SAKSHI GUPTA, SENIOR ECONOMIST, HDFC BANK, GURUGRAM
"A dovish policy... The central bank continued to emphasize its approach of liquidity normalisation through its shift from fixed to variable rate window."
"The somewhat comfortable inflation trajectory provides RBI space to withdraw monetary support only gradually and reduces the need of any sudden tightening actions."
"We expect the RBI to support growth and raise the repo rate only by the August policy once there are greater signs of a more even recovery."
"More importantly, looking ahead, the smooth passage of the borrowing program and the management of the yield curve remains key. The central bank did not commit to any specific actions in this regard in this policy, athough we expect it to continue with operation twists to put a cap on yields in FY23."
KUNAL KUNDU, INDIA ECONOMIST, SOCIETE GENERALE, BENGALURU
"The RBI kept the stance as accommodative to be able to continue to provide policy support on a durable basis."
"Importantly, RBI projected FY22-23 real GDP growth of 7.8%, much less than the official expectation of between 8.0% and 8.5%. While still higher than our estimate of 7.0%, it does indicate a circumspect central bank and the willingness of the RBI to err on the side of caution."
"There is, therefore, a possibility that RBI would make every possible attempt to not hike the policy rate in April but push it further to June, though it would still be in line with our expectation of a hike in Q2 22."
"Also, given that the expectation of inflation peaking by Q421 (similar to ours) may provide some comfort to the central bank. That said, we feel that continuing to ignore inflationary pressure for long will come at a cost and the central bank may eventually have to opt for a more aggressive tightening going forward, thereby by clamping down growth prospects."
GARIMA KAPOOR, ECONOMIST - INSTITUTIONAL EQUITIES, ELARA CAPITAL, MUMBAI
"Facing a tough choice between policy rate normalisation amid sticky inflation and global tightening of financial conditions and limiting the increase in yields amid record high government borrowing programme for FY23, in line with our expectations, the MPC retained both policy repo and reverse repo rate and also maintained accommodative stance to support growth on a durable basis."

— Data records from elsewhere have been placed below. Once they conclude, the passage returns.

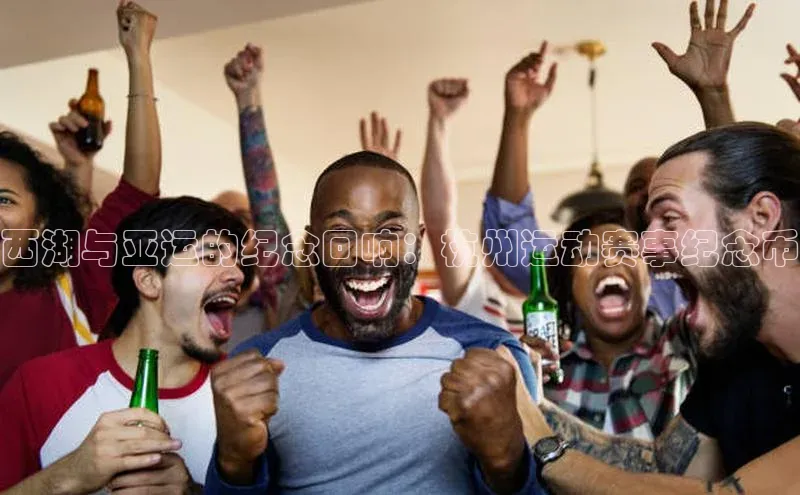 西湖与亚运的纪念回响：杭州运动赛事纪念币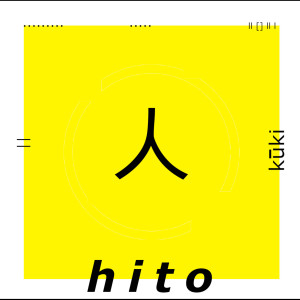 Hito的专辑Kūki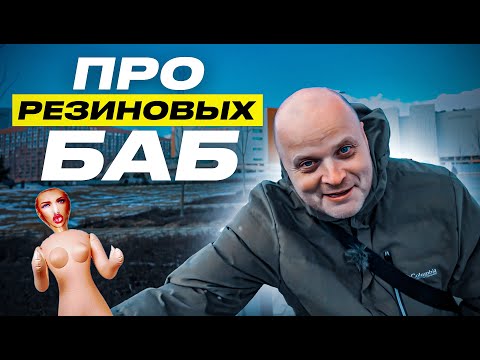 Видео: Почему Руслан любит резиновых баб? Реалист Кукловод Тихий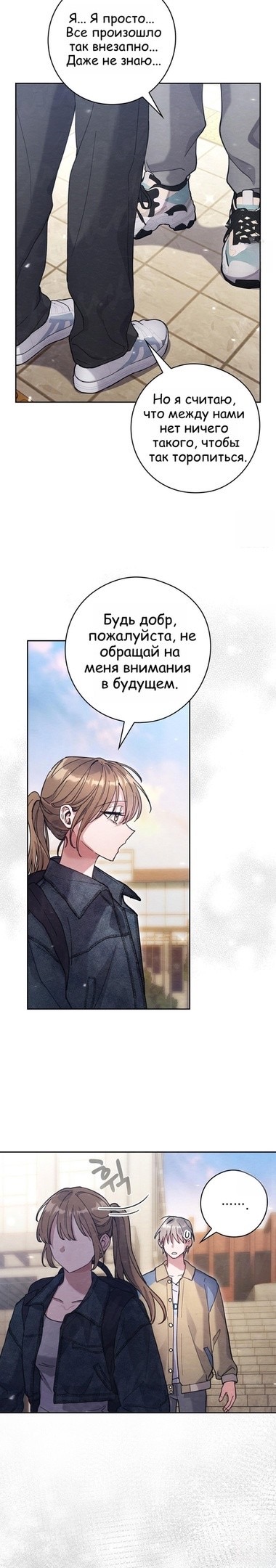 Страница 18 главы 16 манги Непристойный оппа по соседству / The Lewd Oppa Nextdoor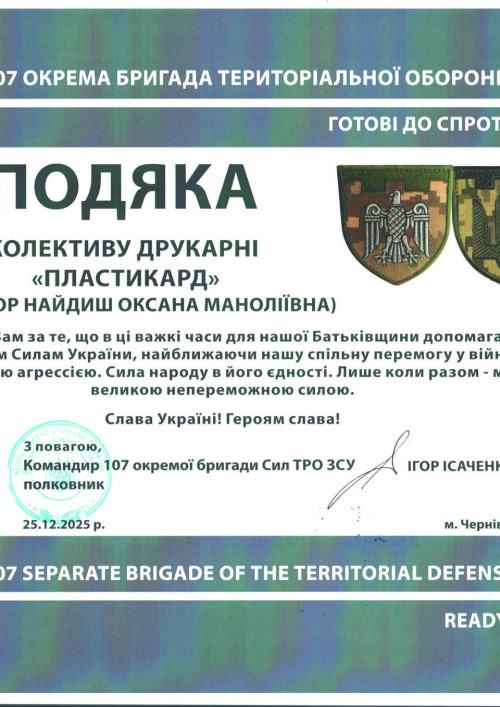 Подяка 3
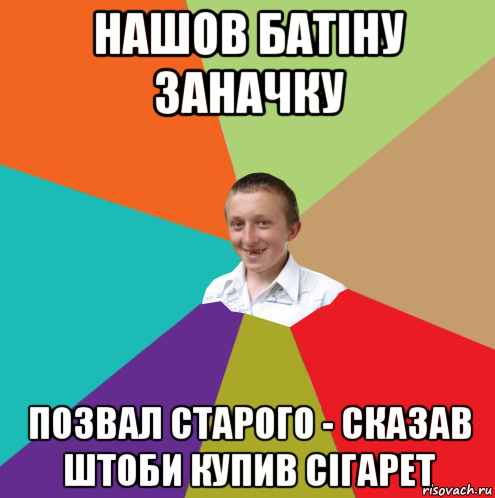 нашов батiну заначку позвал старого - сказав штоби купив сiгарет, Мем  малый паца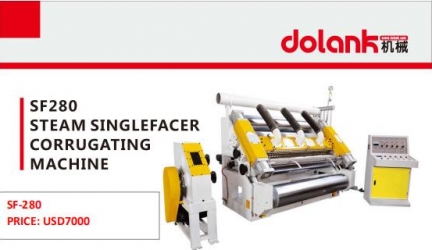 ₵280-1650 single facer(B&C&E flute)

"The recent stress in the bond market, comfort on medium term inflation outlook and need to address uneven domestic growth seem to have prompted the decision. We now expect RBI to hike reverse repo rate in Q1FY23 followed by a repo rate hike in Q3FY23."
PARTH NYATI, FOUNDER, TRADINGO, MUMBAI
"There were expectations that the RBI may hike the reverse repo rate and may change its stance to neutral from accommodative in tandem with hawkish global central banks amid rising inflation but it continued with its existing stance."
"The RBI believes that inflation will peak out soon and there is a need for continuous support to the economy. Generally, it is considered positive for the market but it will be important to see how the market will read it because there could be a risk that the RBI will remain behind the curve that may cause inflation in the future."
RUPA REGE NITSURE, GROUP CHIEF ECONOMIST, L&T FINANCIAL HOLDINGS, MUMBAI
"By staying pat on policy rates and keeping the stance at accommodative, the MPC is trying to avoid a knee-jerk reaction in the fixed income markets. This may help banks to avoid huge mark to market losses at the quarter end."
"Market participants are already moving towards normalisation following the signals coming from the global economy and the actions of the global central banks. However, today's monetary policy announcement will provide a short term relief to the market sentiment."